Search code examples
pythonpandasdataframematplotlibscatter-plot

ValueError: 'c' argument must be a color, a sequence of colors, or a sequence of numbers


homicide_scatter_df.plot.scatter(x='Homicide',y='Area Name',s = 225,
                                c = 'Population/mil', colormap='viridis', 
                                 sharex=False)

The code above works and I get my scatterchart with the dots changing colour depending on the area population.

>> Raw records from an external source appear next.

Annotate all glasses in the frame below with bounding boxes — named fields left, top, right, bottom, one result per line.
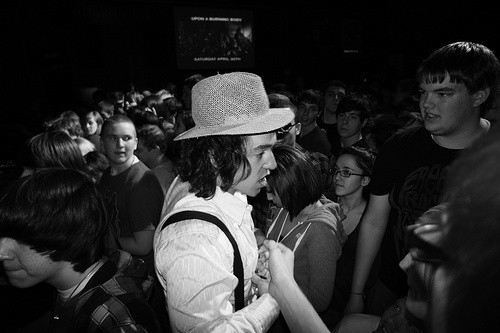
left=329, top=167, right=362, bottom=179
left=277, top=121, right=297, bottom=140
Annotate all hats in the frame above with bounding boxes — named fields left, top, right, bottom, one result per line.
left=173, top=71, right=296, bottom=141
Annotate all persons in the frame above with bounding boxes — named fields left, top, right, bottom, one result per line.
left=0, top=25, right=500, bottom=333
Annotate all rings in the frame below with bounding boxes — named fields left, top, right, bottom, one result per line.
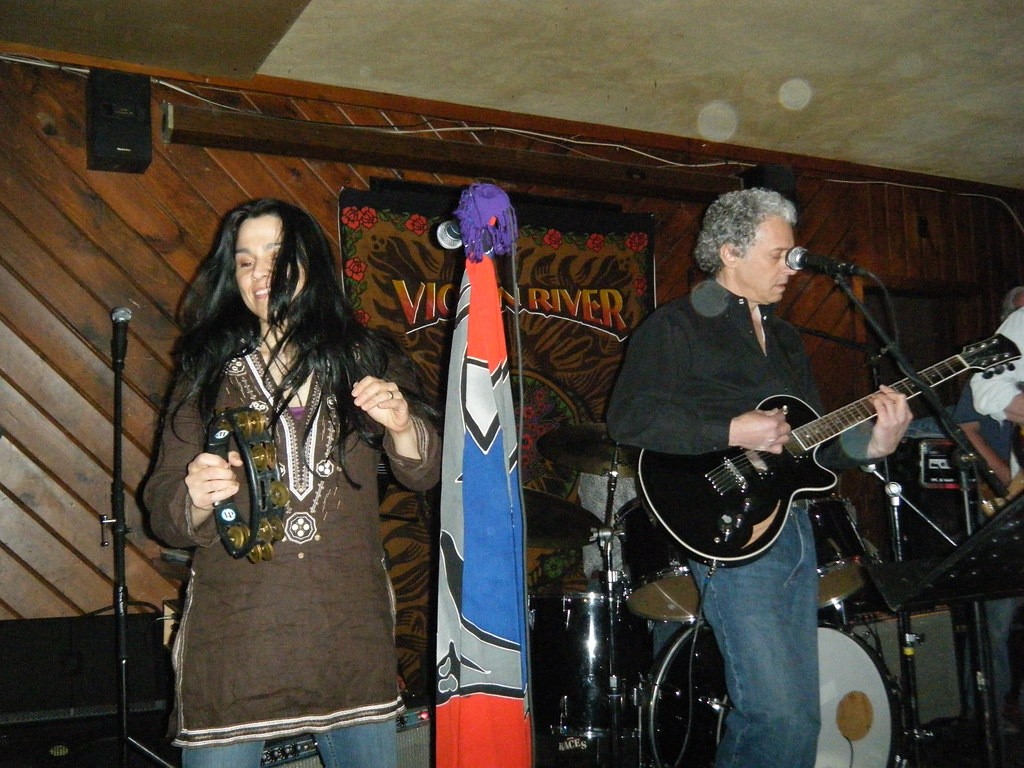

fig, ax = plt.subplots(figsize=(10, 6))

ax.scatter(x = homicide_scatter_df['Homicide'], 
           y = homicide_scatter_df['Area Name'],
           s = 225,
           c = 'Population/mil', colormap='viridis',
           sharex=False)

However, the code above throws an error regarding c:

ValueError: 'c' argument must be a color, a sequence of colors, or a sequence of numbers, not Population/mil


Update: After fixing the column issue, there is still an issue with the colour bar.

On the right of the pandas chart I get a colour range bar with the label "Population/mil". The matplotlib version does not present the same colour bar with a range of colours. Is it possible to get the same colour bar using the second method?

Update: I now have the colour bar, but the colours are in the opposite order to the data.

norm = colors.Normalize(homicide_scatter_df['Population/mil'].max(), homicide_scatter_df['Population/mil'].min())
plt.xticks(rotation=90)
fig.colorbar(cm.ScalarMappable(norm=norm,cmap='YlGnBu'), ax=ax)

The above code shows the bar in the correct place and with the correct values. However, the colour is in the opposite order to the dots colour.

How can I change the colours to ascend the correct way?


Solution

  • In the pandas plot, c='Population/mil' works because pandas already knows this is a column of homicide_scatter_df.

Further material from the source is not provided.